Oil Company Bankruptcies and Info

On all of these Chapter 11s where you are being paid and the company is promising to continue to pay, you should still ask yourself the following questions (just a guideline - many chapter 11s also allow certain royalty owner claims to survive the bankruptcy and not be discharged, but you have to delve into the details of the bankruptcy to figure this out):

  1. Was the company current on my royalty payments?
  2. Have I checked to make sure no additional wells were drilled they had not started paying me on yet?
  3. Was the company in breach of any provisions in my lease?
  4. Had the company taken any improper deductions from my royalty payments?
  5. Were there any payments in suspense, or wells I was not being paid on, due to title issues?
  6. Were there any other overdue payments under the lease, e.g. extension options?
  7. Did the company owe me a release, partial release or depth severance release on an expired lease?
  8. Did the lease involve old wells not producing in paying quantities where I may have been able to get the lease terminated?
  9. If I also owned the surface, was I owed any surface damage payments?
  10. Were there any easement payments that I was owed, where they had already built the improvement and we were working out the easement agreement?
  11. Was I owed any seismic permit payments?
  12. Did I have any claims that the operator should have drilled offset wells?
  13. Had a horizontal well been drilled where they were using a production allocation formula I did not think was correct?
  14. Was I owed any lease bonuses that had not been paid or were going to come due during the bankruptcy?
  15. Will I be owed any payments from a regular source of income, i.e. water sales?
  16. Is there anything I am wanting to do that the lease may prohibit or restrict without their consent, i.e. selling minerals where the lease gives them a right of first refusal?
  17. Is there any unmitigated work they were supposed to do, i.e. plugging wells, cleaning up pits, etc.?
  18. Is the company current on my SWD payments, and are those covered in the interim orders that are being entered?
  19. Was this bankruptcy filed in Delaware, where they may try to argue I am not a secured creditor?

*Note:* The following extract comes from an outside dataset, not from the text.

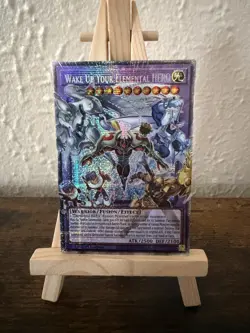 YUGIOH Wake Up Your Elemental HERO RA05-EN142 OVERFRAME Extended Art Starlight - Image 1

Remember, a No answer to all of these does not mean the court notices can go in File 13. Approach a bankruptcy as a potential threat to any claim you have, or know you are going to have soon, against an operator. It can also be an easier, cheaper, and opportune time to get them resolved, as the whole focus of a bankruptcy court, as compared to a state court lawsuit, is to get claims resolved and to try to get the company back on its feet or sold.